Work instructions: Carry on the passage about suspension roll centers and roll moment from the point where it stops.

— start of Given passage —

The roll centre positions of your front and rear suspension geometry are key features affecting the lateral load transfer rates of your front and rear axles. Their position and difference in height front to rear can be used to tune the roll stiffness distribution of your car in a similar way that you would adjust the stiffness of your front and rear roll bars to tune understeer and oversteer.

Calculating the roll moment of your car allows you to determine the amount which your car will roll in certain scenarios and will allow you to adjust spring rates and suspension geometry to tune the perfect amount of roll required at each axle for your vehicle.

The roll moment of your car is a direct feature of your roll centre positions and your centre of gravity position and affects how your car handles and can be used to calculate the exact amount of chassis roll experienced in a certain situation. It is then possible to change spring rates, anti-roll bar settings and suspension geometry figures in the below equations and methods to get your ideal amount of roll.

— end of Given passage —
— start of Data extract —

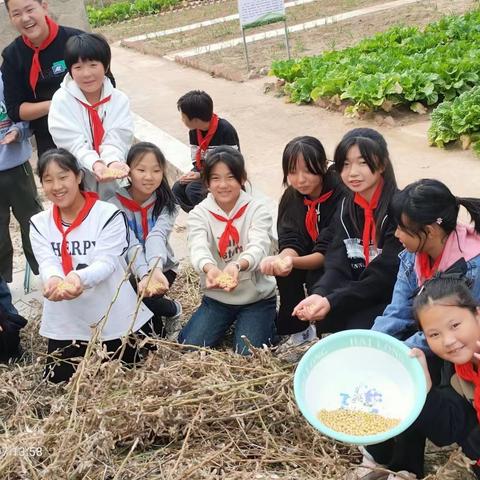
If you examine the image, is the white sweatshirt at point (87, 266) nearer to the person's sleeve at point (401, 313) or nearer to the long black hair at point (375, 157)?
the long black hair at point (375, 157)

— end of Data extract —

Reply:
It is also fundamental to have some roll in the chassis from a driving point of view. It is theoretically perfect to have no degrees of roll through a corner if the tyre could provide unlimited grip but it is not realistic. Some roll is required in order to deliver a message to the driver that the car is approaching its limits. The less roll a car has, the less amount of warning there is before the car loses grip.

It is also useful information to have in order to calculate lateral load transfer rates.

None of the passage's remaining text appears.